# [Challenge A]
In the passage on UWB positioning, rewrite the text from "4.2. Infrastructure-Based Architecture" to "the road users.", swapping "bikes" for "bicycles".
# [Challenge B]
Translate this sentence from the passage on UWB positioning into Spanish: "This allows drawing a virtual map of all the road users."
>> Begin Quoted passage
While the IEEE802.11p standard is emerging as the key technology for vehicular communications, a similar counterpart for high-accuracy positioning and tracking for intelligent transportation systems has not been presented yet. Our proposal is to consider UWB signals to achieve the target submeter positioning accuracy. In accordance with the FCC definition, UWB signals are characterized by a bandwidth larger than MHz. The classical and simplest method to obtain UWB signals is by means of impulse radio UWB (IR-UWB) [3]. In an IR-UWB system, a sequence of short pulses (typically with duration around 1 ns) is transmitted per information bit in order to collect more energy and allow multiuser access [25]. The short duration of the pulses guarantees a fine resolution in signal time-of-arrival (TOA) measurement and multipath discrimination so that time-based localization algorithms can benefit in obtaining accurate localization estimates [6]. The UWB technology is currently utilized as baseline in high-performance short-range RTLS using active tags according to the IEEE 802.15.4a and IEEE 802.15.4f standards as well as proprietary schemes [4, 26].

In Figure 3, the conceptual architecture is shown. As it is possible to see, the different road users periodically transmit a blink packet following the ISO/IEC 24730-62:2013 [27] standard containing their unique 64-bit identifier (ID) to the on-site and/or on-vehicle anchors using the UWB link. In our implementation, once a tag enters the monitored area, it is detected by the anchors and the localization server assigns it a temporary 16-bit ID (tag index). Such a tag index is used to address the tag until it exits the area and it allows drastically reducing the size of the exchanged packets during the tracking process, thus reducing the risk of packets collision. The anchors receive these blink packets and, thanks to ad hoc processing schemes, determine the road users’ positions and other tracking parameters (localization engine). Then, if the RA unit predicts a potential dangerous situation, a warning is sent to a specific bike in order to activate the on-bike HMI.

In the following the two architectures proposed will be analyzed in order to better put in evidence their main peculiarities.

4.2. Infrastructure-Based Architecture

The infrastructure-based architecture is schematically depicted in Figure 4(a). As previously mentioned, in this solution, anchors are placed on the infrastructure, for example, at the corners of the junction in correspondence of the traffic light towers, while active tags are on bikes. Note that vehicles can be equipped with active tags as well, and, thus, they can be tracked by the system. This allows drawing a virtual map of all the road users.

Given their active nature, tags periodically send interrogation signals compliant with the IEEE 802.15.4a standard to the anchors. The exchanged messages contain the ID thanks to which each road user can be discriminated. The communication between vehicles and the infrastructure can be ensured by IEEE 802.11p links, whereas infrastructure-to-bike communication is enabled by the UWB IEEE 802.15.4a link.
>> End Quoted passage
>> Begin Data lines
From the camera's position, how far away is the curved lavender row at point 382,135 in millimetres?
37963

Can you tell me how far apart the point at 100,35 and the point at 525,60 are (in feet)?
>> End Data lines
# [Result A]
4.2. Infrastructure-Based Architecture

The infrastructure-based architecture is schematically depicted in Figure 4(a). As previously mentioned, in this solution, anchors are placed on the infrastructure, for example, at the corners of the junction in correspondence of the traffic light towers, while active tags are on bicycles. Note that vehicles can be equipped with active tags as well, and, thus, they can be tracked by the system. This allows drawing a virtual map of all the road users.

# [Result B]
Esto permite trazar un mapa virtual de todos los usuarios de la vía.